[CI ][Misc] Add timeout check for custom op CI and optimize test parameters (#8755)

### What this PR does / why we need it? This PR introduces a mechanism to track test duration in `conftest.py` and skip subsequent tests in a file if a certain number of tests exceed a timeout threshold. This is intended to prevent CI hangs or long-running nightly tests. Additionally, it reduces the parameter space for `test_fused_qkvzba_split_reshape_cat.py` to further optimize CI runtime. ### Does this PR introduce _any_ user-facing change? no ### How was this patch tested? nightly Signed-off-by: ZT-AIA <1028681969@qq.com>
2026-04-27 21:48:54 +08:00
parent 8a671a109c
commit 0cc76860d5
2 changed files with 42 additions and 5 deletions
--- a/tests/e2e/nightly/single_node/ops/conftest.py
+++ b/tests/e2e/nightly/single_node/ops/conftest.py
@@ -2,6 +2,43 @@ import time
 from datetime import datetime
 import pytest
 DURATION_THRESHOLD = 120  
 SLOW_COUNT_LIMIT = 5     
 _per_file_slow_cases = {}
 _current_file = None
 def pytest_runtest_setup(item):
    item.start_time = time.time()
 def pytest_runtest_teardown(item, nextitem):
    global _current_file
    file_path = item.fspath
    duration = time.time() - item.start_time
    if file_path not in _per_file_slow_cases:
        _per_file_slow_cases[file_path] = 0
    if duration > DURATION_THRESHOLD:
        _per_file_slow_cases[file_path] += 1
        cnt = _per_file_slow_cases[file_path]
        print(f" Detected that the test case took too long, ({cnt}/{SLOW_COUNT_LIMIT}):{duration:.2f}s")
        if cnt >= SLOW_COUNT_LIMIT:
            print(f"\n The number of timeout test cases  {file_path}   ≥{SLOW_COUNT_LIMIT}\n")
            _current_file = file_path  
 def pytest_runtest_call(item):
    if _current_file == item.fspath:
        print(f"CASE SKIP:{item.nodeid}")
        pytest.skip(f"The use case takes too long.")
@pytest.hookimpl(tryfirst=True, hookwrapper=True)

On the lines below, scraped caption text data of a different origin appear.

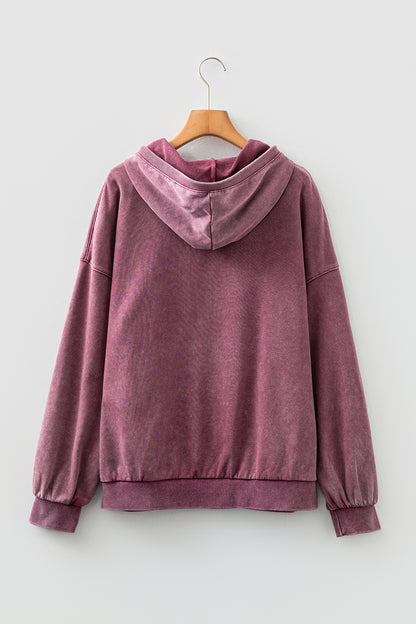 Ashleigh Blue Half Zip Kangaroo Pocket Mineral Wash Baggy Hoodie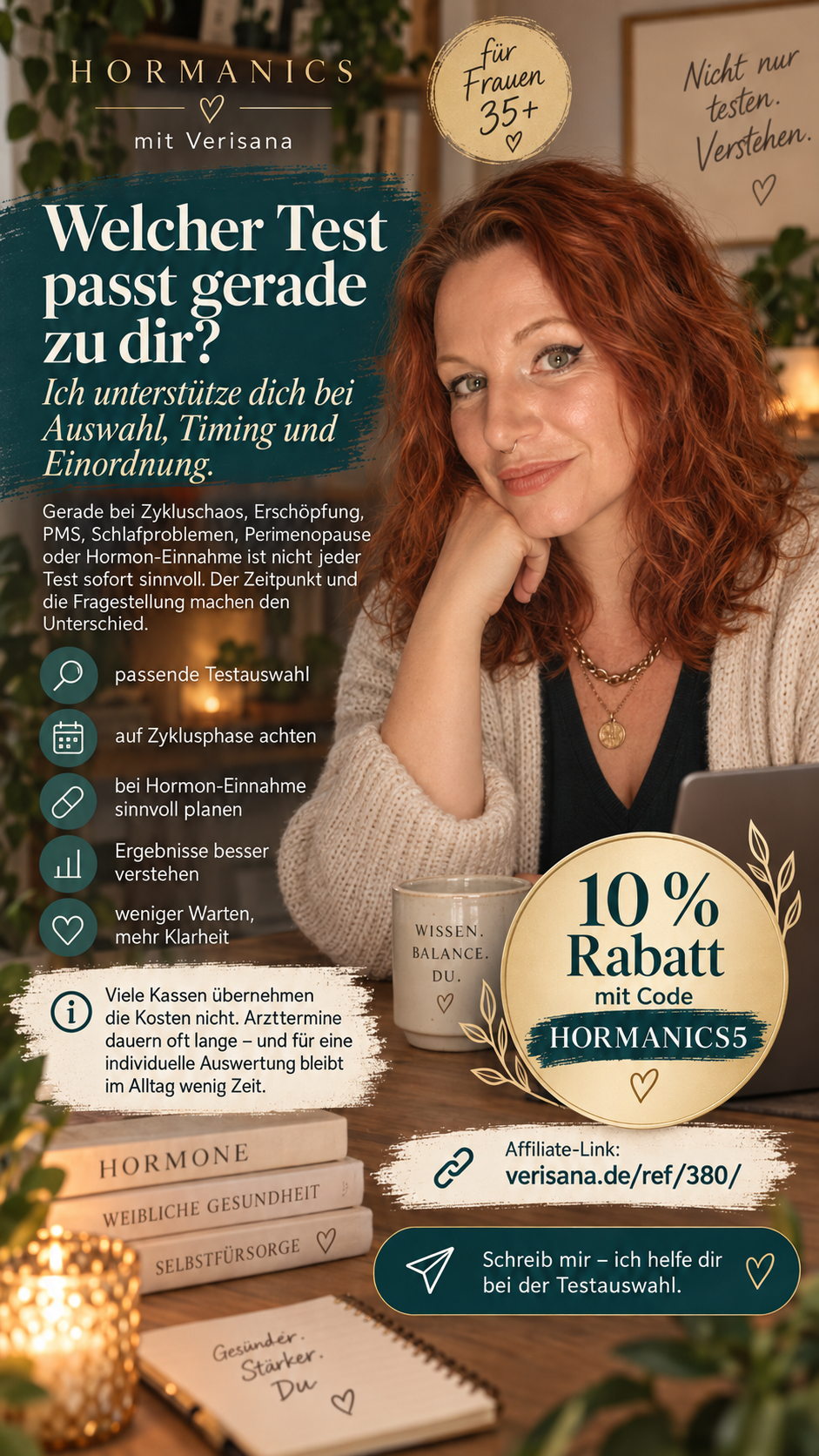 Flyer: Welcher Test passt gerade zu dir? – Kerstin Segner mit Verisana
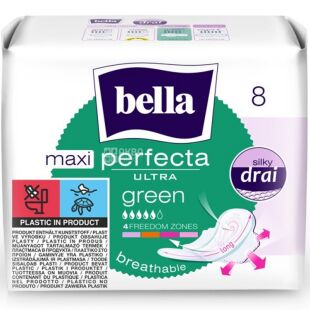 Bella Perfecta Ultra Maxi Green, 8 шт., Прокладки гігієнічні з крильцями Белла, 5 крапель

 def pytest_runtest_makereport(item, call):
--- a/tests/e2e/nightly/single_node/ops/singlecard_ops/triton/test_fused_qkvzba_split_reshape_cat.py
+++ b/tests/e2e/nightly/single_node/ops/singlecard_ops/triton/test_fused_qkvzba_split_reshape_cat.py
@@ -38,11 +38,11 @@ def validate_cmp(y_cal, y_ref, dtype, device='npu'):
            'Invalid parameter \"dtype\" is found : {}'.format(dtype))
-@pytest.mark.parametrize("seq_len", [1, 16, 64, 128, 256, 1024, 2048, 3567])
+@pytest.mark.parametrize("seq_len", [1,  64, 1024, 2048])
-@pytest.mark.parametrize("num_heads_qk", [2, 4, 8, 16])
+@pytest.mark.parametrize("num_heads_qk", [2, 4, 8])
-@pytest.mark.parametrize("num_heads_v", [2, 4, 8])
+@pytest.mark.parametrize("num_heads_v", [8])
-@pytest.mark.parametrize("head_qk_dim", [64, 128, 256])
+@pytest.mark.parametrize("head_qk_dim", [256])
-@pytest.mark.parametrize("head_v_dim", [64, 128])
+@pytest.mark.parametrize("head_v_dim", [128])
@pytest.mark.parametrize("dtype",
                         [torch.float32, torch.float16, torch.bfloat16])
 def test_fused_qkvzba_split_reshape_cat(